Page excerpt -
☆ ☆ ☆ ☆ ☆ ☆ ☆
32. Traudt purchased a Colt 1991A1 semi-automatic .45 caliber pistol in heavily customized, highly accurate and reliable form (all .45s need a little TLC) to use as a self-defense weapon, with no other purpose in mind for that weapon. Traudt paid $600 for the weapon. This type of weapon was at one time, and is in reserve capacity today still, the standard military sidearm of all US Armed Forces. US vs. Emerson. This weapon bears a reasonable relevance to the preservation of a well-regulated militia. US vs. Miller. 307 US 174(1939).
33. The way permits are awarded in the state of Rhode Island, and the corrupt, who-do-you-know nature of the process clearly indicates that the Rhode Island AG’s office is operating a criminal conspiracy – a racket – that enables politicians and lawyers to profit from their connections with members of Whitehouse’s staff, Whitehouse himself, and other members of the Democratic Party.
34. Whitehouse, Sperlangano, and MacAteer operate a criminal racket as defined by 18 USCS 96 Section 1961(1)(B), also known as the Racketeer Influenced Corrupt Organizations Act.
35. Whitehouse, Sperlangano, and MacAteer have created, together and/or in concert with others, a racketeering “enterprise” as defined by 18 USCS 96 Section 1961(4).
36. Whitehouse, Sperlangano, and MacAteer have engaged in a “pattern of racketeering” as defined under 18 USCS 96 Section 1961(5).
37. The Rhode Island Attorney General’s office currently employs two individuals, MacAteer and Sperlangano, who knew, or should have known based on their respective positions within the Cranston Police Department, about the loss or theft of numerous weapons surrendered at a May, 1994 gun buyback held by the Cranston Police Department.
38. MacAteer and Sperlangano refused to have court reporters present at a requested – and denied –appeal hearing for Traudt.
39. Traudt has carried both shotguns and black powder weapons on his person for years, legally, while hunting on state and private property in Rhode Island, without incident, responsibly, and at all times keenly aware of the responsibilities one must agree to when carrying weapons.
40. Traudt’s right to keep and bear arms is derived from English Common Law, and was validated by force of arms – “fireformed” - and made the law of the land on April 19, 1775, under – for lack of any better term – the Lexington Paradigm[1]. The first essential right of a free man is the right to own the military arms necessary to shoot up the armies or police being used to supress your freedoms. Lexington, 1775. During the Constitutional Debates, federalists and anti-federalists, alike, supported an individual, personal right to keep and bear arms to protect themselves as individuals and the nation. Whitehouse would seek Rhode Island citizens to scrap those rights for another set of rights roughly akin to your ”rights” in the good ‘ole (and good gone) Soviet Union, where you only had rights as a Communist Party member, you spent your life kissing someone’s posterior above you to advance in life, or you became a far better schemer than those around you to get ahead, get around, or just get by. Another federal court has held, in Emerson, US District Court for the Northern District of Texas, San Angelo Division, No. 6:98-CR-103-C (1999), that the 2nd Amendment to the US Constitution is a personal, individual right.
☆ ☆ ☆ ☆ ☆ ☆ ☆
Recorded data -
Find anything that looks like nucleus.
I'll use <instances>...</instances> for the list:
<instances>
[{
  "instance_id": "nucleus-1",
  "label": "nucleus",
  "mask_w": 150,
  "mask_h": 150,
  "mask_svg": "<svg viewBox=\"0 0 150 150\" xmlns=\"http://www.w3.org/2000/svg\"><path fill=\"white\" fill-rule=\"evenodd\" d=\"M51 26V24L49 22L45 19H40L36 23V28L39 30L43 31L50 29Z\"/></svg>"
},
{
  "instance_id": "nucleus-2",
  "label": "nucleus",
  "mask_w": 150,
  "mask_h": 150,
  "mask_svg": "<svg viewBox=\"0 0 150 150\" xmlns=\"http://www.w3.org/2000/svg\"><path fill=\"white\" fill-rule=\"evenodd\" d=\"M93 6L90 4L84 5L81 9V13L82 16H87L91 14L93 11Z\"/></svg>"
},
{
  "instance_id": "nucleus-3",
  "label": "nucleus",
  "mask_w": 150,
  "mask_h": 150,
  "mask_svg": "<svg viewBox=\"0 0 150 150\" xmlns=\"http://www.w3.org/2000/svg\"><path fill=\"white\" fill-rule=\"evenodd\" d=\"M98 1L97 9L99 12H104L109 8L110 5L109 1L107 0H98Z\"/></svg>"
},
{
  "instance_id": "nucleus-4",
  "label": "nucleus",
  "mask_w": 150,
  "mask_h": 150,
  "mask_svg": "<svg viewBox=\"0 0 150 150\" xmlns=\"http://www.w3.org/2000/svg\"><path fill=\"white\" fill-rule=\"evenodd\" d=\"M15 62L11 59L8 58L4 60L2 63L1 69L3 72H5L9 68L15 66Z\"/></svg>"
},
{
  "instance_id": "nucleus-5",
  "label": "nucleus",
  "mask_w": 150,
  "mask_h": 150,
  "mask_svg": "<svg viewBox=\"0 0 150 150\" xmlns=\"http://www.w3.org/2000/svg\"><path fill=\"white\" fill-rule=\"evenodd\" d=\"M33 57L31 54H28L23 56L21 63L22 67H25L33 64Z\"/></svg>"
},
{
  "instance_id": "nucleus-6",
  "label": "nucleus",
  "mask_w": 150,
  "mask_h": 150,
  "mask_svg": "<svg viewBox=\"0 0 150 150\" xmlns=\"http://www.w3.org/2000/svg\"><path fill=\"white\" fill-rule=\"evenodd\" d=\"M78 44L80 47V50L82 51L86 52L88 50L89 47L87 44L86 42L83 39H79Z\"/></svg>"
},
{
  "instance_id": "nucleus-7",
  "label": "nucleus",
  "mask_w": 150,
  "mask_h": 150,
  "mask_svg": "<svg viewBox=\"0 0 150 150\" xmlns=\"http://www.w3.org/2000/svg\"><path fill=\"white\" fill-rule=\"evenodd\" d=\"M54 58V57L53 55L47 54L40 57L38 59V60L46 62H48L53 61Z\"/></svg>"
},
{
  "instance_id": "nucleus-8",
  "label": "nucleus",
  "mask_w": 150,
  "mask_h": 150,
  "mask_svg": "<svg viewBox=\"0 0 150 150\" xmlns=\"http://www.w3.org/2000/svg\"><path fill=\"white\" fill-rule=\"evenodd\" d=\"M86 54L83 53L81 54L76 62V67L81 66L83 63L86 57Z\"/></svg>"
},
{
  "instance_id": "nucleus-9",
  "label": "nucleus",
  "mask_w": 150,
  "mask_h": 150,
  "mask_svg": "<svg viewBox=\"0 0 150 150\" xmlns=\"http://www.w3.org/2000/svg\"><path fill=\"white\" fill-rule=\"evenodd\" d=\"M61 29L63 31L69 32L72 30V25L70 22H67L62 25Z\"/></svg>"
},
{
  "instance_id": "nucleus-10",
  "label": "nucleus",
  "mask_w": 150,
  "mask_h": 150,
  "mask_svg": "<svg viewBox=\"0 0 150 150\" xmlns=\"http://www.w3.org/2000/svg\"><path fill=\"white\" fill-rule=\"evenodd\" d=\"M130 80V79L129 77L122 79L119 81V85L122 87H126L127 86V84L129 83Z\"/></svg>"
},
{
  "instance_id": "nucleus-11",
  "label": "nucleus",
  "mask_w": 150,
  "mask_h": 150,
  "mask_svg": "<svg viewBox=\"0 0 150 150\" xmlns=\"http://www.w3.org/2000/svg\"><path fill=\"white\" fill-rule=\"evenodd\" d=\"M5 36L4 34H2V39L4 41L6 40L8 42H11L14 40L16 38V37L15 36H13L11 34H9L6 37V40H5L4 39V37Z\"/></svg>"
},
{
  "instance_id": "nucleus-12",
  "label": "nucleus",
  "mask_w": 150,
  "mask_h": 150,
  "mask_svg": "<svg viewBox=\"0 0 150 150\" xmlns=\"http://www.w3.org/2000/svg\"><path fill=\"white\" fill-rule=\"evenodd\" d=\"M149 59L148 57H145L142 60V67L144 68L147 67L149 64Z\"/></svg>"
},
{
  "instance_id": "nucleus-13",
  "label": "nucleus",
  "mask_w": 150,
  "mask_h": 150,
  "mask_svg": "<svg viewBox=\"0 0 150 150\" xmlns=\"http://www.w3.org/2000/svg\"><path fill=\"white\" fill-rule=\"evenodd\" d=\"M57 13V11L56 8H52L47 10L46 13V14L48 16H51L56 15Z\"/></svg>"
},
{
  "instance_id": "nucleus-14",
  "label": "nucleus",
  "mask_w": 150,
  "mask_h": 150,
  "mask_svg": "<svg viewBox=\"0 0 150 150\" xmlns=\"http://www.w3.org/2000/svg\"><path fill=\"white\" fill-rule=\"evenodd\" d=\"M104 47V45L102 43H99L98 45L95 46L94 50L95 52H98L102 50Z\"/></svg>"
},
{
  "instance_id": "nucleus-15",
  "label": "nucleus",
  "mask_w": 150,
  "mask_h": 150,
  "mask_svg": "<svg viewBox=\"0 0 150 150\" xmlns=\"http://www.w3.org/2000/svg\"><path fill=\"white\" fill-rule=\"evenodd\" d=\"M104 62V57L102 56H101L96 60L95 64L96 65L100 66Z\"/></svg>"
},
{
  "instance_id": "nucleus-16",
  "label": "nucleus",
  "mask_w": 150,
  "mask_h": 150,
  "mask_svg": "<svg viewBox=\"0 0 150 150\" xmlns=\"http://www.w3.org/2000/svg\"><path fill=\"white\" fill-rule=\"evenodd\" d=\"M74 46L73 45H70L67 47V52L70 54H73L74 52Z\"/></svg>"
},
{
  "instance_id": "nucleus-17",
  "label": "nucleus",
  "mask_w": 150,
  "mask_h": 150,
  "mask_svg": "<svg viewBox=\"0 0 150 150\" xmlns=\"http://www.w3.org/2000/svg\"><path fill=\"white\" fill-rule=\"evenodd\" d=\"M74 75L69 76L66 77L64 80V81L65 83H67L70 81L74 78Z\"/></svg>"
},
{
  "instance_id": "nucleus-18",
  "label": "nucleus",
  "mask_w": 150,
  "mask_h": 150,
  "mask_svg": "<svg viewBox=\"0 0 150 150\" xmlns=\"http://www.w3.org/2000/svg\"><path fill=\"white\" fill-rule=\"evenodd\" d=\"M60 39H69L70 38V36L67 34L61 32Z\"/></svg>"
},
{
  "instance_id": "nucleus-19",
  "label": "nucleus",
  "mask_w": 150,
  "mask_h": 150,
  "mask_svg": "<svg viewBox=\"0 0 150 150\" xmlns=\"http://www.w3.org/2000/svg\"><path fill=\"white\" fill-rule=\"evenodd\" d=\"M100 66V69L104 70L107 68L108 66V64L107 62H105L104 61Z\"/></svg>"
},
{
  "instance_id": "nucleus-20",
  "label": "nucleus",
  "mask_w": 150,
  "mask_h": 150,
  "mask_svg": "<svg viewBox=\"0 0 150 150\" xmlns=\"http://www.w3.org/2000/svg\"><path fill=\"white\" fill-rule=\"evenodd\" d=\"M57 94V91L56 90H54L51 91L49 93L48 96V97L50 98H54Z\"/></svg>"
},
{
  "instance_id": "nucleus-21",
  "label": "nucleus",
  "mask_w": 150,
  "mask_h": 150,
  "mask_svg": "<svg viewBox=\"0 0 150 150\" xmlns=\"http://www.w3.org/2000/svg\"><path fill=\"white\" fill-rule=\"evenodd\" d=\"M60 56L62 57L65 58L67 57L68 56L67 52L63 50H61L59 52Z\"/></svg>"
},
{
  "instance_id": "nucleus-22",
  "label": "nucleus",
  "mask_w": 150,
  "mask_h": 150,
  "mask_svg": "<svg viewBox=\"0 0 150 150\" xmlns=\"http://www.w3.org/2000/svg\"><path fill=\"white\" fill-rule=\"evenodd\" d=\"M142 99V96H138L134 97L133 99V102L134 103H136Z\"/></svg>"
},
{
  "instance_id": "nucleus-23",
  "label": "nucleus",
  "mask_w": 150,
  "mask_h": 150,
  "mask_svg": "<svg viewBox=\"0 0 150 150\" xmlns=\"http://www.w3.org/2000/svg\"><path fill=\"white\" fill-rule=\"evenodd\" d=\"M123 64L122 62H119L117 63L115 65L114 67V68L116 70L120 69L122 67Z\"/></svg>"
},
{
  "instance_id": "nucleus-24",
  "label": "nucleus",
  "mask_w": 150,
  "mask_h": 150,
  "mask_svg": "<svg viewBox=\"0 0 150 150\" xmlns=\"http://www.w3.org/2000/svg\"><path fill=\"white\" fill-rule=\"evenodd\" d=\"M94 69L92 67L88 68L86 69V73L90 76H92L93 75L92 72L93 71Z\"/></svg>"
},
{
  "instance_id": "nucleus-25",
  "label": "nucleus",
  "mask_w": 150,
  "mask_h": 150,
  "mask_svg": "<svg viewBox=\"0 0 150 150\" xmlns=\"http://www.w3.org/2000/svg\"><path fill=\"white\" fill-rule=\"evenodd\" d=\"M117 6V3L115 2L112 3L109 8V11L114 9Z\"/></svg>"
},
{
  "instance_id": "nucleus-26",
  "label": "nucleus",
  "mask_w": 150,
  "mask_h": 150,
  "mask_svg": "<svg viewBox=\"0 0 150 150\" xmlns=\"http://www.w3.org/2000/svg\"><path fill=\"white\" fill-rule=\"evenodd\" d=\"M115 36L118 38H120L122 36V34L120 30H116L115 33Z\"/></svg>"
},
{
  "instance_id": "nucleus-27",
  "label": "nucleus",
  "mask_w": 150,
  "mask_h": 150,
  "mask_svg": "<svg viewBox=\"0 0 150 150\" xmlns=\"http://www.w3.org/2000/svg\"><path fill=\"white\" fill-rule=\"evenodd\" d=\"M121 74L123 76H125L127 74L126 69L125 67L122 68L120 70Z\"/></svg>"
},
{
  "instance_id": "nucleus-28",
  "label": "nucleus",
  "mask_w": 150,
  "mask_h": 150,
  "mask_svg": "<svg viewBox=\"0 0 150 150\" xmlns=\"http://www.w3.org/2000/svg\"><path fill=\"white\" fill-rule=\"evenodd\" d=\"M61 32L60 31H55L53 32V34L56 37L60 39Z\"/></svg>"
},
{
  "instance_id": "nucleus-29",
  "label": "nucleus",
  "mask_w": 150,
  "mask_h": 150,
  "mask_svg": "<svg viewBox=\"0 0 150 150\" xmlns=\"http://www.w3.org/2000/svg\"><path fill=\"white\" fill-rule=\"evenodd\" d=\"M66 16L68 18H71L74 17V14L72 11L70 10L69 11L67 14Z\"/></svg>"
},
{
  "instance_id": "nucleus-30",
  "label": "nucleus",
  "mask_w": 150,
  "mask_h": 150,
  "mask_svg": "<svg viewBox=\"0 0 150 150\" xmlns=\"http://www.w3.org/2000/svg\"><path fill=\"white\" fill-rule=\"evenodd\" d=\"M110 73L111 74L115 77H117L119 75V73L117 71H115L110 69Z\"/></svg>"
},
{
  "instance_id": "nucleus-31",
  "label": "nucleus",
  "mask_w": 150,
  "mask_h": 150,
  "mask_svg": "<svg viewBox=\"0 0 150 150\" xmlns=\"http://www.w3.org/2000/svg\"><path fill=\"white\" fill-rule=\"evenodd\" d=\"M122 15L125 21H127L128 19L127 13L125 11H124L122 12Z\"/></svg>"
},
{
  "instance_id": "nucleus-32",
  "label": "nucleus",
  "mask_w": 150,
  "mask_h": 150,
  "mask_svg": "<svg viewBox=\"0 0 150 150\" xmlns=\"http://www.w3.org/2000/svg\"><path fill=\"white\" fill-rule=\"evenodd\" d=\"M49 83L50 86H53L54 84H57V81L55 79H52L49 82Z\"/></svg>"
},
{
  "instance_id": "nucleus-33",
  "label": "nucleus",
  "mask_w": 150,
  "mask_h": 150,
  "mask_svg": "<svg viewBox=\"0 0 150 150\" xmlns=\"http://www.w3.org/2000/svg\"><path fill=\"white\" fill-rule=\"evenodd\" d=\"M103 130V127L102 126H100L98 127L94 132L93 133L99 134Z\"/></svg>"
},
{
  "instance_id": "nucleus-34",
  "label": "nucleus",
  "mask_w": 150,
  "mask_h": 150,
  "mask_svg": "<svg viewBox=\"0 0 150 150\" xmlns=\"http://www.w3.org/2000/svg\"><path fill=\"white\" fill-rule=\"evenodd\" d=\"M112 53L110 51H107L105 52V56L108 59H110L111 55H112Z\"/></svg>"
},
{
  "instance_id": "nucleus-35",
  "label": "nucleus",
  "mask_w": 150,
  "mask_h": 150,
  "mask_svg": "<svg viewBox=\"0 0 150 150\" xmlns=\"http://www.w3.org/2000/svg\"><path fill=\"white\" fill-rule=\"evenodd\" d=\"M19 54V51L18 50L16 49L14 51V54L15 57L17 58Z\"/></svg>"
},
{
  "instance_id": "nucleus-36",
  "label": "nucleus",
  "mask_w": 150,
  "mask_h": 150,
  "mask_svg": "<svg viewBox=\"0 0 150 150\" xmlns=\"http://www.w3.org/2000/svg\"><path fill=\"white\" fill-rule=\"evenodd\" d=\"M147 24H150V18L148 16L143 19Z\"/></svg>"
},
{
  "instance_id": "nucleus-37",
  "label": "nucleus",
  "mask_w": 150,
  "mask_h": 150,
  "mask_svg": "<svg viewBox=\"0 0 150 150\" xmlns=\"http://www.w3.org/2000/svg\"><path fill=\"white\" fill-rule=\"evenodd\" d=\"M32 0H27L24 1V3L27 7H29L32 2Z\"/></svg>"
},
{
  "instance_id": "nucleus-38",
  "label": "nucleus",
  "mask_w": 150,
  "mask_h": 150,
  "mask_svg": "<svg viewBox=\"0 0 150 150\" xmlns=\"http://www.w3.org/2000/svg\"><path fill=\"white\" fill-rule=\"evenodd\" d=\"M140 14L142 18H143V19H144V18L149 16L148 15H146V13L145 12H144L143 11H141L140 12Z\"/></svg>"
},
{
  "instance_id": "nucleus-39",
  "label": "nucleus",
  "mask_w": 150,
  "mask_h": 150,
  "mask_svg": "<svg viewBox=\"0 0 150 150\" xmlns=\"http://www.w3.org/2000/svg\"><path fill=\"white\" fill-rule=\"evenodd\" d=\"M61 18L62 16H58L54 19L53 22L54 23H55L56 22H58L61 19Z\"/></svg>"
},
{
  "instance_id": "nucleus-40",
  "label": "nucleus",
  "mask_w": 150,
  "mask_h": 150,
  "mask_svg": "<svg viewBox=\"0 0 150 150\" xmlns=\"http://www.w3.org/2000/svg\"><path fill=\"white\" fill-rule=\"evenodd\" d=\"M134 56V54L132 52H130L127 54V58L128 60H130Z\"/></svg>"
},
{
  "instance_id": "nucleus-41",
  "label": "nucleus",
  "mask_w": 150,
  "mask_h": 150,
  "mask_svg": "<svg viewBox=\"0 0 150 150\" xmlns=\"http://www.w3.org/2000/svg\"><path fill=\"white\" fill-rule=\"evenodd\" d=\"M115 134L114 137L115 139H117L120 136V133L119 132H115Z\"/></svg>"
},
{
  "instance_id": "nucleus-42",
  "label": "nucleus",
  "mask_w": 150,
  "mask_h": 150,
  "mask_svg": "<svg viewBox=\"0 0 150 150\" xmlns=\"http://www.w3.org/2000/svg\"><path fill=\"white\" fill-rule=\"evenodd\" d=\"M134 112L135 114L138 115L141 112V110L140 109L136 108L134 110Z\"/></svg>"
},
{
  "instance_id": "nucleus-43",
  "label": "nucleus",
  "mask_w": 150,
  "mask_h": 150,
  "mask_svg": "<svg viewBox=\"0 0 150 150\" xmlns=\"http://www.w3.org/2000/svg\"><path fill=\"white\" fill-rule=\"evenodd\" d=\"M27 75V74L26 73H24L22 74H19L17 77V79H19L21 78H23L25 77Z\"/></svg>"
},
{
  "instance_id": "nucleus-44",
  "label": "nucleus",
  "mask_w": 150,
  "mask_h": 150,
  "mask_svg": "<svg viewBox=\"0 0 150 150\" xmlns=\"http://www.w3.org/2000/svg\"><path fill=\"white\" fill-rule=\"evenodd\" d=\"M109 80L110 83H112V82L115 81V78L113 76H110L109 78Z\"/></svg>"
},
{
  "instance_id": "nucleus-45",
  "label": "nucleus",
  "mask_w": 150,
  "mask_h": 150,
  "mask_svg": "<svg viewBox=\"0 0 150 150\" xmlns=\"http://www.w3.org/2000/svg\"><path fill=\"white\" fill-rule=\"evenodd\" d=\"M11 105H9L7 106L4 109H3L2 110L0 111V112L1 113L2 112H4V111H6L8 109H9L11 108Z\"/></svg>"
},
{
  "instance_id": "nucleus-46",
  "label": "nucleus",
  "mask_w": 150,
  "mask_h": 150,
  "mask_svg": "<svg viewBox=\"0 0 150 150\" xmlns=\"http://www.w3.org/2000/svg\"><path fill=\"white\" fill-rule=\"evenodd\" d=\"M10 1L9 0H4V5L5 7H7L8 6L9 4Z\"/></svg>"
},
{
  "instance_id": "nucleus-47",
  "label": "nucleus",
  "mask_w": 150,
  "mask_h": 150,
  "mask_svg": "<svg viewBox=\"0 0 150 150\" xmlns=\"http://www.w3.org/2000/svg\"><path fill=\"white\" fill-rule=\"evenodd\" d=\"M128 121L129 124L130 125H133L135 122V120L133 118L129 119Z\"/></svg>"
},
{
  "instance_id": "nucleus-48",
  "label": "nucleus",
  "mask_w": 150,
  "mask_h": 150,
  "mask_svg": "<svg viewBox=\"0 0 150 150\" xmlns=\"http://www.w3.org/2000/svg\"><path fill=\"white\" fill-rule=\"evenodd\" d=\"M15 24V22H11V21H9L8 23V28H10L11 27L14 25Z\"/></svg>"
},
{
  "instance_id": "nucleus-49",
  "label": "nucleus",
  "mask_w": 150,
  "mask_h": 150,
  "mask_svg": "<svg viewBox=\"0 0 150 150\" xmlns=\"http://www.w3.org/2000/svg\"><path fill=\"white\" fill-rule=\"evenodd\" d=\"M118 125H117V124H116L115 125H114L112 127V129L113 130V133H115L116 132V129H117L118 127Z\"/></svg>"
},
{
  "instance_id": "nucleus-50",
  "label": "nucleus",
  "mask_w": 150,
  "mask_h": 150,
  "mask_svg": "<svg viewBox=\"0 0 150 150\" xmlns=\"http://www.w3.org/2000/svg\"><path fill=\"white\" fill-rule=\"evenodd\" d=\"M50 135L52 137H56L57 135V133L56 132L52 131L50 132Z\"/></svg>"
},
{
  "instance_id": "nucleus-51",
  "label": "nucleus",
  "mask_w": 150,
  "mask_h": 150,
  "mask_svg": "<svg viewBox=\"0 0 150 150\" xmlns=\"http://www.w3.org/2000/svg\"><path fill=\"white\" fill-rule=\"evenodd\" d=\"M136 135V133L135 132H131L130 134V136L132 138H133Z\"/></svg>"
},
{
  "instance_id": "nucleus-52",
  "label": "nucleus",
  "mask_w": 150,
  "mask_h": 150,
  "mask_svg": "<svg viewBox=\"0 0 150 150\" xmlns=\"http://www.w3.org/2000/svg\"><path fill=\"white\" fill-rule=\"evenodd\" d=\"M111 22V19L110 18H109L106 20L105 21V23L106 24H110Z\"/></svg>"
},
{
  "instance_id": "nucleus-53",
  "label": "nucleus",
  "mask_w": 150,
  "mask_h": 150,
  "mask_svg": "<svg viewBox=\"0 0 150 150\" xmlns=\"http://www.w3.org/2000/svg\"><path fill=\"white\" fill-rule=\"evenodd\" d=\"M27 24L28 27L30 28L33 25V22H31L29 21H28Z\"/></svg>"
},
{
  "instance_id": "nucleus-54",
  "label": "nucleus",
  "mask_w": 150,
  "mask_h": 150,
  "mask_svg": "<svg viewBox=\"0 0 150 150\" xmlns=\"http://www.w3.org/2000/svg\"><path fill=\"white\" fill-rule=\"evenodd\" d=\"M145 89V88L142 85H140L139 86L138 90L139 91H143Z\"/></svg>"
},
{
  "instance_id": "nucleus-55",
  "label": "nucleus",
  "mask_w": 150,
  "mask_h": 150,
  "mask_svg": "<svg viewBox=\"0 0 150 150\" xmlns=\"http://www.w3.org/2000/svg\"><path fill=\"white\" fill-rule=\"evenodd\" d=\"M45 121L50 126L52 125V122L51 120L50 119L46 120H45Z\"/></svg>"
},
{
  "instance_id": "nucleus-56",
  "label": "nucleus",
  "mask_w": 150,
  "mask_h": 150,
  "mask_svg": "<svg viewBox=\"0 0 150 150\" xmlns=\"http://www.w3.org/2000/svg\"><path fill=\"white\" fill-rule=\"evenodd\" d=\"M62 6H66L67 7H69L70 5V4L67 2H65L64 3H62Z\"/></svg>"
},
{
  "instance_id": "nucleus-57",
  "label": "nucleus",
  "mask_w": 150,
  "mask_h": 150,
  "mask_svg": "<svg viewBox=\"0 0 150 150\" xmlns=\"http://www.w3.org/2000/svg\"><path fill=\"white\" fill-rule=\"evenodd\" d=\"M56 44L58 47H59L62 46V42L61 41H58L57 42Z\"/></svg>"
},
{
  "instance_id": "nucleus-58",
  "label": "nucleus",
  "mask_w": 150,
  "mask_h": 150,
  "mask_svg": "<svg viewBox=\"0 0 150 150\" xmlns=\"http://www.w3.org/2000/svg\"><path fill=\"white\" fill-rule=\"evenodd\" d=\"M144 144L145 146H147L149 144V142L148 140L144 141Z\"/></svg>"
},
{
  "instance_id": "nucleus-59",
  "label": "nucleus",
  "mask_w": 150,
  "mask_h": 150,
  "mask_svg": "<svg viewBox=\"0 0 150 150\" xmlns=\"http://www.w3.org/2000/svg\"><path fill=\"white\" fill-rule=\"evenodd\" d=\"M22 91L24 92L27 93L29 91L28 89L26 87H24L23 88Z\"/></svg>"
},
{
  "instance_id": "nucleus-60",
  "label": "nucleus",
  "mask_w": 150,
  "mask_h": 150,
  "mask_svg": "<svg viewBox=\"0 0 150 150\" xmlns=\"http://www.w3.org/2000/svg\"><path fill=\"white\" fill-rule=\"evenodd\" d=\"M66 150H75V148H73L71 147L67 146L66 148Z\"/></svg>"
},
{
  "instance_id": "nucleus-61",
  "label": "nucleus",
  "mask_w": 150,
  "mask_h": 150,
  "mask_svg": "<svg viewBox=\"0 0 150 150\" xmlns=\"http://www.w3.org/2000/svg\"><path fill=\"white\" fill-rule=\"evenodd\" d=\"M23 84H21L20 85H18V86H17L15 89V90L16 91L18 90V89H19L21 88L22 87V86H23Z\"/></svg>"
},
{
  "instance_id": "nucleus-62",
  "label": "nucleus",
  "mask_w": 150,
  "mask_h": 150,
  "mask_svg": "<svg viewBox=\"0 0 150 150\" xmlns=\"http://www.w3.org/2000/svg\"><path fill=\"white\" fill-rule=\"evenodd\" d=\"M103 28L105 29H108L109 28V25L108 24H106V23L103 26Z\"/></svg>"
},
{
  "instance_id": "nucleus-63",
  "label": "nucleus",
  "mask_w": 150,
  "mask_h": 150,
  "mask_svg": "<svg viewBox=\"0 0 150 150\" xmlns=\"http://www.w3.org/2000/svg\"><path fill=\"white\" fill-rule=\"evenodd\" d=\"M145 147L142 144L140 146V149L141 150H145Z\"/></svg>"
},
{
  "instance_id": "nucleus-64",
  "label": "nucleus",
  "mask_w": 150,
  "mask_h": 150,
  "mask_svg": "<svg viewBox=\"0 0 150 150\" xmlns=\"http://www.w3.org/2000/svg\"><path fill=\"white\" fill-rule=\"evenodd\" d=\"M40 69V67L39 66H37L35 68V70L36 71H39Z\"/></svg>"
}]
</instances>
☆ ☆ ☆ ☆ ☆ ☆ ☆
Written exercise -
Carry the Rhode Island gun permit complaint forward from the point where it ends. The listing has no connection to the Rhode Island gun permit complaint.

Written response -
41. Traudt claims that he has a 2nd Amendment right to keep and bear arms as a citizen of these United States, that he has a right to bear arms on his person as long as he is not one who has already forfeited those rights and others through a felony conviction, that his rights have been violated by Whitehouse, MacAteer, Lee, and Sperlangano, that he is filing this suit for relief of this court because it is his duty to do so, that the rights of other Americans are at stake, that others will, upon information and belief, come forward with similar reports of the decidedly fascist, wildly un-American and unconstitutional activities within the AG’s office of the State of Rhode Island.
42. John Doe 1 is a retired charter boat captain who obtained his permit after a denial by hiring a State Senator to represent his interests for approximately $100. There was no change in the factual circumstances of the denied applicant. The applicant received his permit.
43. John Doe 2, 3, and 4, and others as yet unidentified obtained permits by having the “right three signatures on the application.” John Doe 2 is an oil delivery man, carries no large amount of cash, and works in rural areas. He is a resident of Foster, RI.
44. John Doe 5 is a private businessman who obtained his permit after a denial by hiring an attorney with political connections to represent his interests. There was no change in the factual circumstances of the denied applicant. The applicant received his permit.
45. John Doe 6 is a convicted felon who, upon information and belief, has a permit. Jane Doe 1 is a State Representative, is employed as a law professor, does not transport money, jewelry, bearer bonds, securities, or the like, lives in a low crime area, is not under the protection of a restraining order, is not employed as a security specialist, has no Federal Firearms License, has no Federal Class 2 or 3 permit under 18 USCS 922, and by process of elimination has nearly identical reasons as Plaintiff for seeking a permit. Jane Doe 1 has a permit. Jane Doe 1 is a Democrat, an incumbent, and resides in Warwick.
46. No member of the AG’s staff who has applied for a permit has been denied one.
47. The actions taken against Traudt in denying him a permit were arbitrary, capricious, and impermissible under the US Constitution.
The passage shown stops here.